Note: d3.geoContour uses the experimental API of d3-tricontour: triangulate, pointInterpolate and ringsort.

Other tools & projections

There is no reason to limit the display of Voronoi cells to the orthographic projection. The example below displays the Urquhart graph of top container ports on a Winkel tripel map.

Geo_triangulate converts GeoJSON to triangles for 3d rendering.

Comparison with planar Voronoi Diagrams

  • the Delaunay/Voronoi topology is quite different on the sphere and on the plane. This module deals with these differences by first projecting the points with a stereographic projection, then stitching the geometries that are near the singularity of the projection (the “infinite horizon” on the plane is one point on the sphere).

  • geoVoronoi returns GeoJSON objects, which are often FeatureCollections. By consequence, you will have to change .data(voronoi.polygons()) to .data(geovoronoi.polygons().features), and so on.

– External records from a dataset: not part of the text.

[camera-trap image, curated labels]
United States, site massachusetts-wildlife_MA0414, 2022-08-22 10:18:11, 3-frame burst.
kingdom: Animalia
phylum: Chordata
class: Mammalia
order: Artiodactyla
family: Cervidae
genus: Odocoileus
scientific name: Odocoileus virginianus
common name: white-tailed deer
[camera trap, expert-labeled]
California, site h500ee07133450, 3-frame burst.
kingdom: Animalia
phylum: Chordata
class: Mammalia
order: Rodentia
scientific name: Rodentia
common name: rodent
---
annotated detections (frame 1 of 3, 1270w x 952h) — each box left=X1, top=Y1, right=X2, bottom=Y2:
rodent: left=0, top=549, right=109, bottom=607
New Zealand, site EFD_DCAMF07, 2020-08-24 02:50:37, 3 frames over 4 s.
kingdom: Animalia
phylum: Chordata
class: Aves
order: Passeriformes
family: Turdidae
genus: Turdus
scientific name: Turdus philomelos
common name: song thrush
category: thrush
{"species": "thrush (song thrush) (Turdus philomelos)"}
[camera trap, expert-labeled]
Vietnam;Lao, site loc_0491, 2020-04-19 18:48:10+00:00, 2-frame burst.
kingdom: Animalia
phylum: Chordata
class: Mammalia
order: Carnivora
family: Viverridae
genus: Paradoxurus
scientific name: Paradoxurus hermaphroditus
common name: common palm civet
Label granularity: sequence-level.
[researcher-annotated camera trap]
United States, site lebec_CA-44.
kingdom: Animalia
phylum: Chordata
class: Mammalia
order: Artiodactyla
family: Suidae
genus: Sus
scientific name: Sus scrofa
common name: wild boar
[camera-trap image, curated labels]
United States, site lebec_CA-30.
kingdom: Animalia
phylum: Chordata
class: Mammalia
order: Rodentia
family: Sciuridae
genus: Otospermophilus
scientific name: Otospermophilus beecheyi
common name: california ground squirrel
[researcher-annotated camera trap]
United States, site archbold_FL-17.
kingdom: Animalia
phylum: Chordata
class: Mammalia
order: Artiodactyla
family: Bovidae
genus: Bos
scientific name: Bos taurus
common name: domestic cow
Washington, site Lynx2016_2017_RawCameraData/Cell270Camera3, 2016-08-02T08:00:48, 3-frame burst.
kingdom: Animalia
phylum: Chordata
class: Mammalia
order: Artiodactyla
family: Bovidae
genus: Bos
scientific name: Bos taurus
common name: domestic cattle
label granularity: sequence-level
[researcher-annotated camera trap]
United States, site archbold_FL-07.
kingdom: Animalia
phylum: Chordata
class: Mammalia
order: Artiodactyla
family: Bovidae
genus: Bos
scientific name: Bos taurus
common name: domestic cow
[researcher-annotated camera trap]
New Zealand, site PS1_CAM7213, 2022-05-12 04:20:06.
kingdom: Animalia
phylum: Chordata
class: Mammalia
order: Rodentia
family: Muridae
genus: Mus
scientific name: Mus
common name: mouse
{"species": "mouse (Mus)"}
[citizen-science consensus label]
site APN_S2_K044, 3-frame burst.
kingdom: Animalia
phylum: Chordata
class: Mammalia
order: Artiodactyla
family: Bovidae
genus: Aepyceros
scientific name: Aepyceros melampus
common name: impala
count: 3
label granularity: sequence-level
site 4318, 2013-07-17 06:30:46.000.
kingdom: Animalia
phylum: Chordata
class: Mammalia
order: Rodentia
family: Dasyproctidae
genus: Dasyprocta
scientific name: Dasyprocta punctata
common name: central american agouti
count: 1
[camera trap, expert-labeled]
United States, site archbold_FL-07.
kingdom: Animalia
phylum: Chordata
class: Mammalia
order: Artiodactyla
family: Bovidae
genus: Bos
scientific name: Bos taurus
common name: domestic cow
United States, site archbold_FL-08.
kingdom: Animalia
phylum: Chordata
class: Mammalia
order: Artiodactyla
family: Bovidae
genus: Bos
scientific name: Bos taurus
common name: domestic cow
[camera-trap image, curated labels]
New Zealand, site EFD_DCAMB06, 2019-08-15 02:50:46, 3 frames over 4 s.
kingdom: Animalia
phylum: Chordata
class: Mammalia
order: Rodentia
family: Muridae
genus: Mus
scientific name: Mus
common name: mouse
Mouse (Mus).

  • geoVoronoi is built on d3-delaunay, which is also exposed as d3.geoDelaunay in this library. If you want to have the fastest results, you should try to use d3.geoDelaunay directly (see the examples).

  • geoVoronoi and geoDelaunay offer methods to compute the spherical convex hull and the Urquhart graph of the data set. These can be achieved with the planar Voronoi (hull, Urquhart), but are not part of d3-voronoi or d3-delaunay.